Start of DOCUMENT EXTRACT

Avenue in Tbilisi, Georgia

Rustaveli Avenue (რუსთაველის გამზირი), formerly known as Golovin Street, is the central avenue in Tbilisi named after the medieval Georgian poet, Shota Rustaveli.

The avenue starts at Freedom Square and extends for about 1.5 km in length, before it turns into an extension of Kostava Street. Rustaveli is often considered the main thoroughfare of Tbilisi due to the numerous governmental, public, cultural, and business buildings that are located along or near the avenue. The Parliament of Georgia building, the Georgian National Opera Theater, the Rustaveli State Academic Theater, the Georgian Academy of Sciences, Kashveti Church, the Georgian Museum of Fine Arts, Simon Janashia Museum of Georgia (part of the Georgian National Museum), and Biltmore Hotel Tbilisi among others, are all located on Rustaveli.

End of DOCUMENT EXTRACT
Start of PROVIDED DATA

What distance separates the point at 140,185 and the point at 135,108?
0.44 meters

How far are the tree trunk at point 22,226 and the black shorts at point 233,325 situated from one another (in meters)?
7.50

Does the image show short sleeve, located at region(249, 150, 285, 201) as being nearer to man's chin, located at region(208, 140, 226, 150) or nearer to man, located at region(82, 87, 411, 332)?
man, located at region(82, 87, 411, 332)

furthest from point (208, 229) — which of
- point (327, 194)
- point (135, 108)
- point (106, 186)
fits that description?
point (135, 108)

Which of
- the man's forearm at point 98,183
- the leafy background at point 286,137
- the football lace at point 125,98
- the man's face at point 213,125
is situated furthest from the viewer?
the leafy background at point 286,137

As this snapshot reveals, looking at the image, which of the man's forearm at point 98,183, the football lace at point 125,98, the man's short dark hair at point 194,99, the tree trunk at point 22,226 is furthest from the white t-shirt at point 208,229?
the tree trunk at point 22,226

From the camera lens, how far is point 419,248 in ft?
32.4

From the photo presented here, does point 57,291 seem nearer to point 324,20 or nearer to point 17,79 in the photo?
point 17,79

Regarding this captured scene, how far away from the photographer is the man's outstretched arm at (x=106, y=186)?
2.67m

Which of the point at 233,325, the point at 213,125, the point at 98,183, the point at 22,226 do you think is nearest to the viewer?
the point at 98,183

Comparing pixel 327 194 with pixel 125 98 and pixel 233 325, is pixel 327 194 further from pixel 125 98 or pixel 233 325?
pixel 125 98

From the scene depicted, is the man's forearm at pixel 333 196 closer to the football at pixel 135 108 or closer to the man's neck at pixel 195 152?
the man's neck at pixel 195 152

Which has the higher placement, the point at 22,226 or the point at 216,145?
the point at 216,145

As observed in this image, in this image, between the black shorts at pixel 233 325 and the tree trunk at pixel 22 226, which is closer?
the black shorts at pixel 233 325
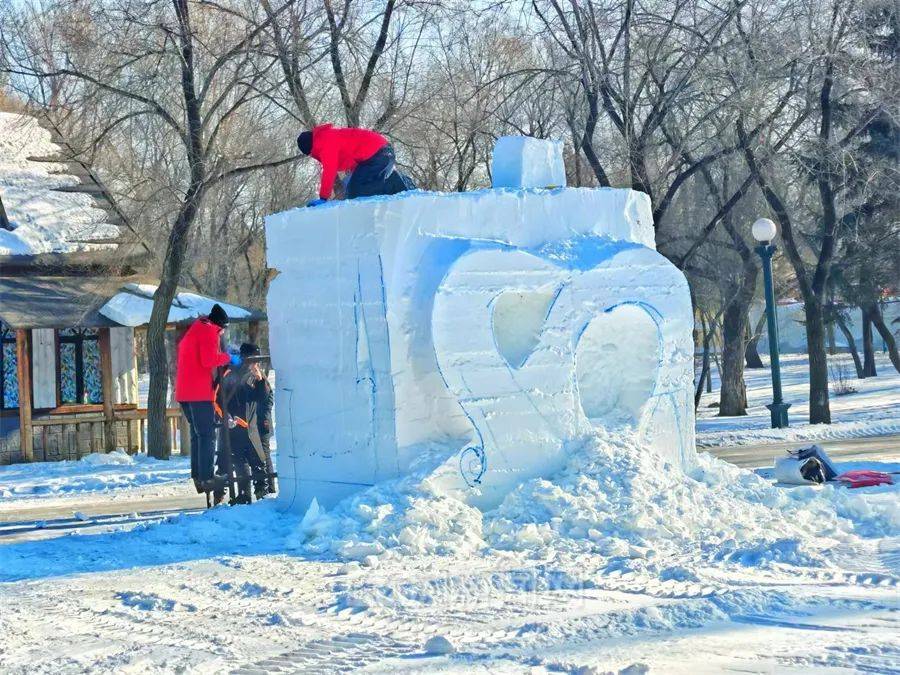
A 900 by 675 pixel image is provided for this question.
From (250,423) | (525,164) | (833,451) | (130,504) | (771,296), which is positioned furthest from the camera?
(771,296)

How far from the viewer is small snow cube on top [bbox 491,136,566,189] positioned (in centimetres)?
1037

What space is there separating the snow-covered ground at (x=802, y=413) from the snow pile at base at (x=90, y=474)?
26.3ft

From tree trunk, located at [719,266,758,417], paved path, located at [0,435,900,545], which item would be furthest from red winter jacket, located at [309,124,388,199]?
tree trunk, located at [719,266,758,417]

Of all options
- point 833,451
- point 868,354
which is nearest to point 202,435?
point 833,451

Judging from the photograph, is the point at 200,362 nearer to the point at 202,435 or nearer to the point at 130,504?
the point at 202,435

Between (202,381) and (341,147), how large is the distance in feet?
8.87

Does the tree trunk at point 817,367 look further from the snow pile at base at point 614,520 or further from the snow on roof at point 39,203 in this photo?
the snow on roof at point 39,203

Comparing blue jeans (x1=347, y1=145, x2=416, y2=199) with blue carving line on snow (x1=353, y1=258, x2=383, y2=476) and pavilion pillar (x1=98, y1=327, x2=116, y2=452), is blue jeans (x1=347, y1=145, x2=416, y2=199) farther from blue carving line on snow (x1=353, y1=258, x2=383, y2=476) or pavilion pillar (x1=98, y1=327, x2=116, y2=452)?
pavilion pillar (x1=98, y1=327, x2=116, y2=452)

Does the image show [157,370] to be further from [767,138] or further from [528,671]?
[528,671]

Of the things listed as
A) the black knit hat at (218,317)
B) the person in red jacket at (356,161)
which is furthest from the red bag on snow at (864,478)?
the black knit hat at (218,317)

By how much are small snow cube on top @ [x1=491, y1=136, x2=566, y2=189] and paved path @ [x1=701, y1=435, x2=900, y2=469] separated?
583 centimetres

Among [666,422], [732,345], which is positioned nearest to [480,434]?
[666,422]

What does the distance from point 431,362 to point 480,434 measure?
0.67 metres

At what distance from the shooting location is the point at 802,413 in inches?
1017
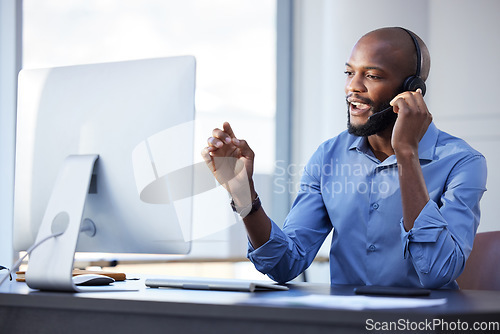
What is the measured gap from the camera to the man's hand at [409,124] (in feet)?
4.50

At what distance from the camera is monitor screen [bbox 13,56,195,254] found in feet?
3.76

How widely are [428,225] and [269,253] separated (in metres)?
0.38

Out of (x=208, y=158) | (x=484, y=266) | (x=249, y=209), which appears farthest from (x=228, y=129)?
(x=484, y=266)

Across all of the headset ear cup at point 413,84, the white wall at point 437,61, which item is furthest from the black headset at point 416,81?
the white wall at point 437,61

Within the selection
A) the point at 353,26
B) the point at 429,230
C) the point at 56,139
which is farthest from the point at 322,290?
the point at 353,26

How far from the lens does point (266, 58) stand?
329 centimetres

End of PROVIDED DATA

WHAT IS NEEDED: According to the Rustaveli Avenue text, why is the avenue often considered the main thoroughfare of Tbilisi? Answer in one to three sentences.

YOUR SOLUTION: Rustaveli Avenue is often considered Tbilisi's main thoroughfare because numerous governmental, public, cultural, and business buildings are located along or near it. These include the Parliament of Georgia building, the Georgian National Opera Theater, and the Georgian Museum of Fine Arts.